* start PASSAGE SHOWN *

# Program to Find the Maximum and Minimum Value Node From a Doubly Linked List

Program to Find the Maximum and Minimum Value Node From a Doubly Linked List on fibonacci, factorial, prime, armstrong, swap, reverse, search, sort, stack, queue, array, linkedlist, tree, graph etc.

## Q. Program to find the maximum and minimum value node from a doubly linked list.

### Explanation

In this program, we will create a doubly linked list then, iterate through the list to find out the minimum and maximum node.

We will maintain two variables min and max. Min will hold the minimum value node, and max will hold the maximum value node. In above example, 1 will be the minimum value node and 9 will be the maximum value node.

### Algorithm

1. Define a Node class which represents a node in the list. It will have three properties: data, previous which will point to the previous node and next which will point to the next node.

* end PASSAGE SHOWN *
* start SUPPLIED INFORMATION *

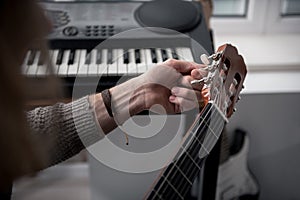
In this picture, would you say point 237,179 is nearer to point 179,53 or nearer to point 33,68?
point 179,53

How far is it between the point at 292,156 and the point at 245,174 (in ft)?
0.57

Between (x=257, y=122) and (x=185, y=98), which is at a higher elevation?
(x=185, y=98)

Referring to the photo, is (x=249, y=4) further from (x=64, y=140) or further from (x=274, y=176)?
(x=64, y=140)

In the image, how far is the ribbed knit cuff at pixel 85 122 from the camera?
114 centimetres

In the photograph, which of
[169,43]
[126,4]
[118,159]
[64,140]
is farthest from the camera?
[118,159]

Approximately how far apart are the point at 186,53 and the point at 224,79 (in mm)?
330

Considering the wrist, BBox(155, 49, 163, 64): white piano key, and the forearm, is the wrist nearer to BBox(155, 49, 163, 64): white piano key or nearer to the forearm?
the forearm

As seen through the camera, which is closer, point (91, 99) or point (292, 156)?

* end SUPPLIED INFORMATION *

### TASK SET
1. According to the doubly linked list text, which three properties does the Node class have?
2. Reproduce the part of the doubly linked list text that opens with the words containing "In this program, we" and closes with "be the maximum value node.".
3. Go on with the doubly linked list text from the point where it stops.
These records have no connection to the doubly linked list text.

### THE RESPONSES
1. The Node class has data, previous, and next.

2.
In this program, we will create a doubly linked list then, iterate through the list to find out the minimum and maximum node.

We will maintain two variables min and max. Min will hold the minimum value node, and max will hold the maximum value node. In above example, 1 will be the minimum value node and 9 will be the maximum value node.

3.
2. Define another class for creating the doubly linked list, and it has two nodes: head and tail. Initially, head and tail will point to null.
3. minimumNode() will prints out minimum value node:
1. Define variable min and initialize with head's data.
2. Current will point to head.
3. Iterate through the list by comparing each node's data with min.
4. If min > current's data then min will hold current's data.
5. At the end of the list, variable min will hold the minimum value node.
6. Print the min value.
4. maximumNode() will prints out maximum value node:
1. Define variable max and initialize with head's data.
2. Current will point to head.
3. Iterate through the list by comparing each node's data with max.
4. If max < current's data then max will hold current?s data.
5. At the end of the list, variable max will hold the maximum value node.
6. Print the max value.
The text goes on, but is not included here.